_Required action A_:
In the article about Bhuli's breastfeeding posters, why did the founders choose characters and mediums that rural viewers would recognize? Answer in one to three sentences.
_Required action B_:
Set down word for word the part of the article about Bhuli's breastfeeding posters that begins at the words "I am at Bhuli, a" and stops after "Uttarakhand’s rugged landscape.".

*** Document excerpt ***

The walls are brightly coloured and plastered with portraits of all things Uttarakhand — women with enormous nose rings, men in topis , Himalayan quails, local dishes like kachnar ki sabzi (a delicacy made of Bauhinia flowers). It’s a single room but full of light and laughter.
I am at Bhuli, a Dehradun-based start up, which describes itself as ‘Design × Nutrition for social good,’ started by Tanya Kotnala and Tanya Singh, a designer and nutritionist, respectively.
As part of one of their most recent campaigns, the duo created posters for World Breastfeeding Week, which are now up on the walls of 19,000 anganwadi centres across Uttarakhand’s rugged landscape.
Colourful and attractive, and packed with useful information on nutrition, the posters, which also extend to social media, illustrate the importance of breastfeeding, detailing little things like the position of the mother’s pillow, the need for flexible work timings for lactating mothers, and how family members and colleagues can help mothers ‘breastfeed any time and anywhere’. The campaign also calls out unscientific practices such as the practice of feeding newborns honey or curd or water.

Visually, there are running themes: the characters all wear traditional clothes, jewellery and headgear and the landscape is recognisably local and rural. “This medium of communication is more effective than regular how-to manuals for a sensitive issue such as this,” says Kotnala. “It’s something your eyes can’t miss.”
“Children’s caregivers in rural Uttarakhand are often semi-literate. So to start a conversation with them on such a crucial subject, it made sense to have characters and mediums that they could relate to and are familiar with,” says Singh.
Bhuli means ‘little sister’ in Garhwali and Kotnala and Singh’s social enterprise wants to zoom in on the unmapped faces of Uttarakhand.

*** End of Document excerpt ***
*** Data provided ***

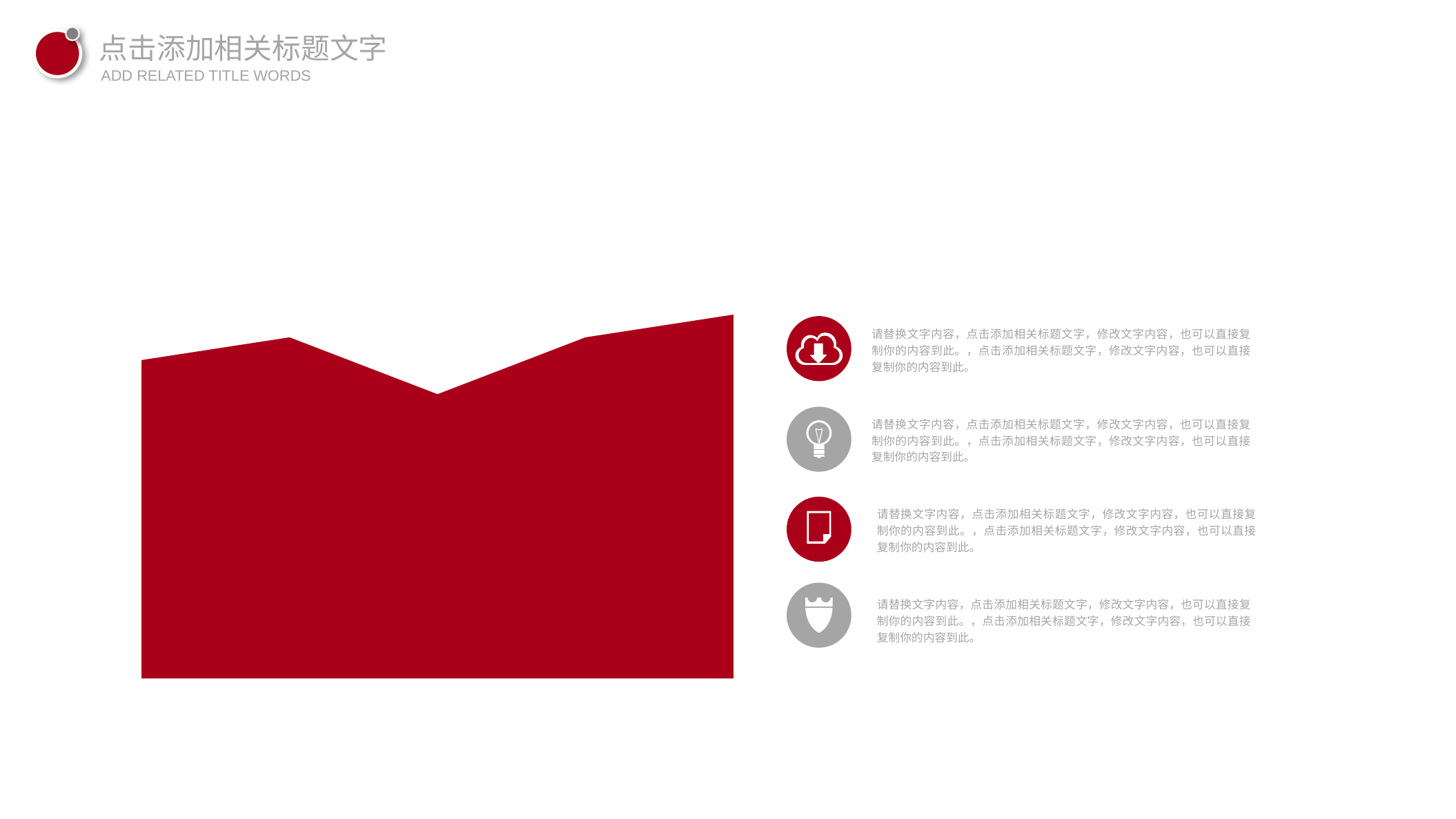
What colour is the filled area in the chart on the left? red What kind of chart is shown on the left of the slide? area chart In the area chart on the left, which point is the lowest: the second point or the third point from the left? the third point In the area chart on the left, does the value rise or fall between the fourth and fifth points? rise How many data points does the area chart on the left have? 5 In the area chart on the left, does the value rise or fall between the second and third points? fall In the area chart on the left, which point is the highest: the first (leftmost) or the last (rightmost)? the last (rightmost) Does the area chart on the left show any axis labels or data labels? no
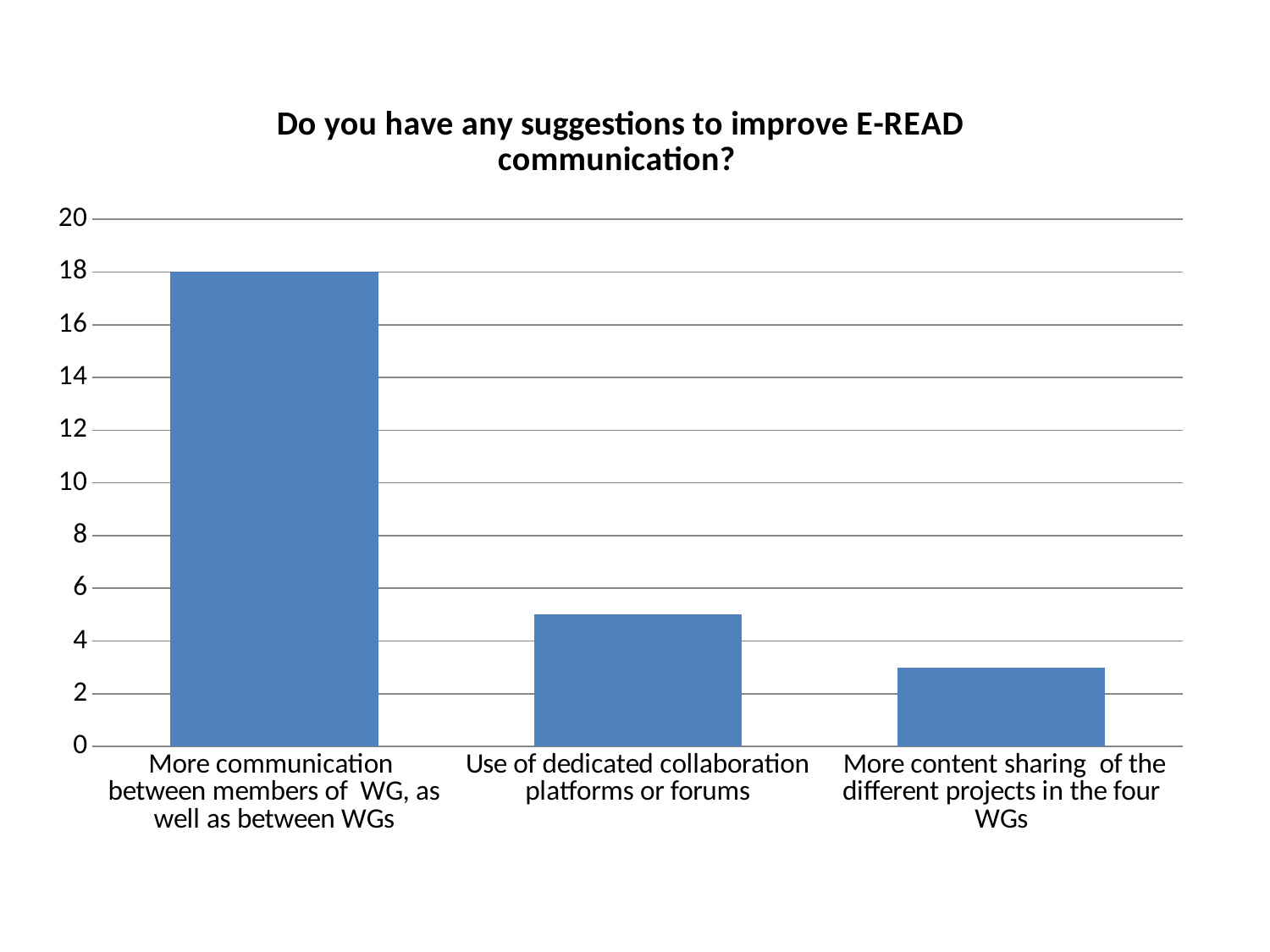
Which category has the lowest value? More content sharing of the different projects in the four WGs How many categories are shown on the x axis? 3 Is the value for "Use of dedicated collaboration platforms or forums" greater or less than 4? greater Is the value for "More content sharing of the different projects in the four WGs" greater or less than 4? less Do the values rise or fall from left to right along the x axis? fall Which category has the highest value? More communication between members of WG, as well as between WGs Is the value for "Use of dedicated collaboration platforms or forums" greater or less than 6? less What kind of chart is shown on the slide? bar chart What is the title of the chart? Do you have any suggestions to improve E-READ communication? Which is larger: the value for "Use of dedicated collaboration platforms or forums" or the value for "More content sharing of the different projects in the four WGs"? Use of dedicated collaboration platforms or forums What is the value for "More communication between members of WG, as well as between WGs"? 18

*** End of Data provided ***

_Exercise answer A_:
According to Singh, children's caregivers in rural Uttarakhand are often semi-literate. To start a conversation with them on such a crucial subject, it made sense to use characters and mediums they could relate to and were familiar with.

_Exercise answer B_:
I am at Bhuli, a Dehradun-based start up, which describes itself as ‘Design × Nutrition for social good,’ started by Tanya Kotnala and Tanya Singh, a designer and nutritionist, respectively.
As part of one of their most recent campaigns, the duo created posters for World Breastfeeding Week, which are now up on the walls of 19,000 anganwadi centres across Uttarakhand’s rugged landscape.